▶ **WRITTEN EXERCISE A**
Please duplicate the records word for word, starting with their very first line and going on through the line with "- Modality: light microscopy", including that line.

▶ **ARTICLE**
--- begin ---

2.2 Double-diode circuit model

This section presents a description of the DD model, which is represented by a rectifier employing one diode. The second diode is utilized to design the recombination current and other non-idealities of the SC. Figure 2 illustrates the DD model. Based on Eq. (1) can be rewritten as follows:

$${I}_{{\text{t}}}= {I}_{{\text{ph}}}- {I}_{{\text{d}}1}-{I}_{{\text{d}}2}- {I}_{{\text{sh}}}$$

(3)

--- end ---

▶ **DATASET CONTENT**

--- begin ---

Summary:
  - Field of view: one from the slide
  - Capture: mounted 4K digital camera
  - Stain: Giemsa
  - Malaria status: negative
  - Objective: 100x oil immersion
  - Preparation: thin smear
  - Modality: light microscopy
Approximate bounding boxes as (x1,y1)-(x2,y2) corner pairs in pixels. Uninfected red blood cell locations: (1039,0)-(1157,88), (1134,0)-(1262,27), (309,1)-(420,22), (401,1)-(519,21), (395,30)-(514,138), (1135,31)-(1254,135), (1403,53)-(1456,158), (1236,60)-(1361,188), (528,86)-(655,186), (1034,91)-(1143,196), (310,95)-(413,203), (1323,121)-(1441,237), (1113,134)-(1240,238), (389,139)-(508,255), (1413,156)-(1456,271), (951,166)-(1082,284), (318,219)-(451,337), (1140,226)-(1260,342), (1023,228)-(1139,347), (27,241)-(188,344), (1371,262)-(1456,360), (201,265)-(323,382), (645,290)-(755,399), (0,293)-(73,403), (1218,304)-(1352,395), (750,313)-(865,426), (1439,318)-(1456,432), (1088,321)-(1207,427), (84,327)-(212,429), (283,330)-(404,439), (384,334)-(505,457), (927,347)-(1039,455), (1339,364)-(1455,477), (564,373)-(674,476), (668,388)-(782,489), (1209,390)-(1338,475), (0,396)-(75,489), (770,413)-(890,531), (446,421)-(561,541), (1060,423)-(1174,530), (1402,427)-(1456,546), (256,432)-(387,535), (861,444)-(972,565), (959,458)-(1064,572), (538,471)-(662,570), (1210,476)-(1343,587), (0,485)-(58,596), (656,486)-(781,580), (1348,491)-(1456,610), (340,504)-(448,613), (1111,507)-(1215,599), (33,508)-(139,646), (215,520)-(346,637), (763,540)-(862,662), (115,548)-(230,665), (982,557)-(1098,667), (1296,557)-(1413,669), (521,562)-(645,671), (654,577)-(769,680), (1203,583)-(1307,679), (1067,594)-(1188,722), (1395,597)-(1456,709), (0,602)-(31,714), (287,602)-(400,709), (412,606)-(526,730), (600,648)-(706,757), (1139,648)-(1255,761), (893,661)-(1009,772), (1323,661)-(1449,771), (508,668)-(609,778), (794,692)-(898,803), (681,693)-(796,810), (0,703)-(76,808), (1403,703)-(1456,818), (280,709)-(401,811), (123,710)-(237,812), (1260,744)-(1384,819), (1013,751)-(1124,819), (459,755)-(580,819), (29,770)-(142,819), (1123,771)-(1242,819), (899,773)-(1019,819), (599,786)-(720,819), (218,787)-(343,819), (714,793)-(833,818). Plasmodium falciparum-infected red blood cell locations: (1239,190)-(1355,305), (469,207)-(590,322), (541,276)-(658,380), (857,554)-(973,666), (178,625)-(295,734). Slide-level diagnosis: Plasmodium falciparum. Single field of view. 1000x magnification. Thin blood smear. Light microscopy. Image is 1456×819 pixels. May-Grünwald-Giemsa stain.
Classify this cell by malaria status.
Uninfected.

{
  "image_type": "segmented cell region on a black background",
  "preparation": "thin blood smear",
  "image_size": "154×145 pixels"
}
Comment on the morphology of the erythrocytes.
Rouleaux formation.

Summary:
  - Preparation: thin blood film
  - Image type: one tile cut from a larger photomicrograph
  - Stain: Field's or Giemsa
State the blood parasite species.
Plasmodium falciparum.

--- end ---

▶ **WRITTEN EXERCISE B**
Go on with the text on the double-diode circuit model from the point where it stops.

▶ **TASK OUTPUT A**
Summary:
  - Field of view: one from the slide
  - Capture: mounted 4K digital camera
  - Stain: Giemsa
  - Malaria status: negative
  - Objective: 100x oil immersion
  - Preparation: thin smear
  - Modality: light microscopy

▶ **TASK OUTPUT B**
where \({I}_{{\text{d}}1}\), \({I}_{{\text{d}}2}\), and are the currents of the first and second diode, respectively. The Shockley equivalence is used to update the internal configuration of the diodes given in Eq. (3) to become the following:

$${I}_{{\text{t}}}= {I}_{{\text{ph}}}- {I}_{{\text{sd}}1} \left[{\text{exp}}\left(\frac{q \left({V}_{{\text{t}}}+ {R}_{{\text{s}}} . {I}_{{\text{t}}}\right)}{{n}_{1}.k.T}\right)-1\right]-{I}_{{\text{sd}}2} \left[{\text{exp}}\left(\frac{q \left({V}_{{\text{t}}}+ {R}_{{\text{s}}} . {I}_{{\text{t}}}\right)}{{n}_{2}.k.T}\right)-1\right]- \frac{{V}_{t}+ {R}_{s} . {I}_{t}}{{R}_{sh}}.$$

(4)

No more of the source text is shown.